PROBLEM REQUIREMENTS: Extract all data as written.

[Dataset excerpts]
§

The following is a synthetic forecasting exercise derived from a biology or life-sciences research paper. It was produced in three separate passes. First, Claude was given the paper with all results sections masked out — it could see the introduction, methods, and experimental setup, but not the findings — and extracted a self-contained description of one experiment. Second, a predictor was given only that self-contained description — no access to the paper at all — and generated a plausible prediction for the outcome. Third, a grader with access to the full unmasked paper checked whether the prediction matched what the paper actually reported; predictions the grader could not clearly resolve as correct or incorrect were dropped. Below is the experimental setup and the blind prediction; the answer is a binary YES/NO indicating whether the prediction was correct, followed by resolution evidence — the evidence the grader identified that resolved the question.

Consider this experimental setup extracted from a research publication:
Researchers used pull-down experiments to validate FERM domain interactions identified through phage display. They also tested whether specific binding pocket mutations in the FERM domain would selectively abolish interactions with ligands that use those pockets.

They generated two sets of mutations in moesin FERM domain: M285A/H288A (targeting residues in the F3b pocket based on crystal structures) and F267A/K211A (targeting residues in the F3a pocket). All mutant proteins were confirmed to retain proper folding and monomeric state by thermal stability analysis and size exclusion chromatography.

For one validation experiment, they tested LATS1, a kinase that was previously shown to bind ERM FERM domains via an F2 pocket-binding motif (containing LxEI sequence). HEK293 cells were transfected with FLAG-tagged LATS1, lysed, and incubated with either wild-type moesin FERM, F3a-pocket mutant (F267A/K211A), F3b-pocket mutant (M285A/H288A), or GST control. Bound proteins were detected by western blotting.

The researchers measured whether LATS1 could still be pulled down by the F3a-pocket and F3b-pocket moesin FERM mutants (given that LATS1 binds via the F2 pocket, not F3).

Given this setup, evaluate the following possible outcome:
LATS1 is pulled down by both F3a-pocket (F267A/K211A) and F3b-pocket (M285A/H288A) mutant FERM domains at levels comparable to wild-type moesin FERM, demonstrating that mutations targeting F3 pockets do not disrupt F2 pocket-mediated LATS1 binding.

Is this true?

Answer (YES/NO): NO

§

TASK SOLUTION:
The following is a synthetic forecasting exercise derived from a biology or life-sciences research paper. It was produced in three separate passes. First, Claude was given the paper with all results sections masked out — it could see the introduction, methods, and experimental setup, but not the findings — and extracted a self-contained description of one experiment. Second, a predictor was given only that self-contained description — no access to the paper at all — and generated a plausible prediction for the outcome. Third, a grader with access to the full unmasked paper checked whether the prediction matched what the paper actually reported; predictions the grader could not clearly resolve as correct or incorrect were dropped. Below is the experimental setup and the blind prediction; the answer is a binary YES/NO indicating whether the prediction was correct, followed by resolution evidence — the evidence the grader identified that resolved the question.

Consider this experimental setup extracted from a research publication:
Researchers used pull-down experiments to validate FERM domain interactions identified through phage display. They also tested whether specific binding pocket mutations in the FERM domain would selectively abolish interactions with ligands that use those pockets.

They generated two sets of mutations in moesin FERM domain: M285A/H288A (targeting residues in the F3b pocket based on crystal structures) and F267A/K211A (targeting residues in the F3a pocket). All mutant proteins were confirmed to retain proper folding and monomeric state by thermal stability analysis and size exclusion chromatography.

For one validation experiment, they tested LATS1, a kinase that was previously shown to bind ERM FERM domains via an F2 pocket-binding motif (containing LxEI sequence). HEK293 cells were transfected with FLAG-tagged LATS1, lysed, and incubated with either wild-type moesin FERM, F3a-pocket mutant (F267A/K211A), F3b-pocket mutant (M285A/H288A), or GST control. Bound proteins were detected by western blotting.

The researchers measured whether LATS1 could still be pulled down by the F3a-pocket and F3b-pocket moesin FERM mutants (given that LATS1 binds via the F2 pocket, not F3).

Given this setup, evaluate the following possible outcome:
LATS1 is pulled down by both F3a-pocket (F267A/K211A) and F3b-pocket (M285A/H288A) mutant FERM domains at levels comparable to wild-type moesin FERM, demonstrating that mutations targeting F3 pockets do not disrupt F2 pocket-mediated LATS1 binding.

Is this true?

Answer (YES/NO): NO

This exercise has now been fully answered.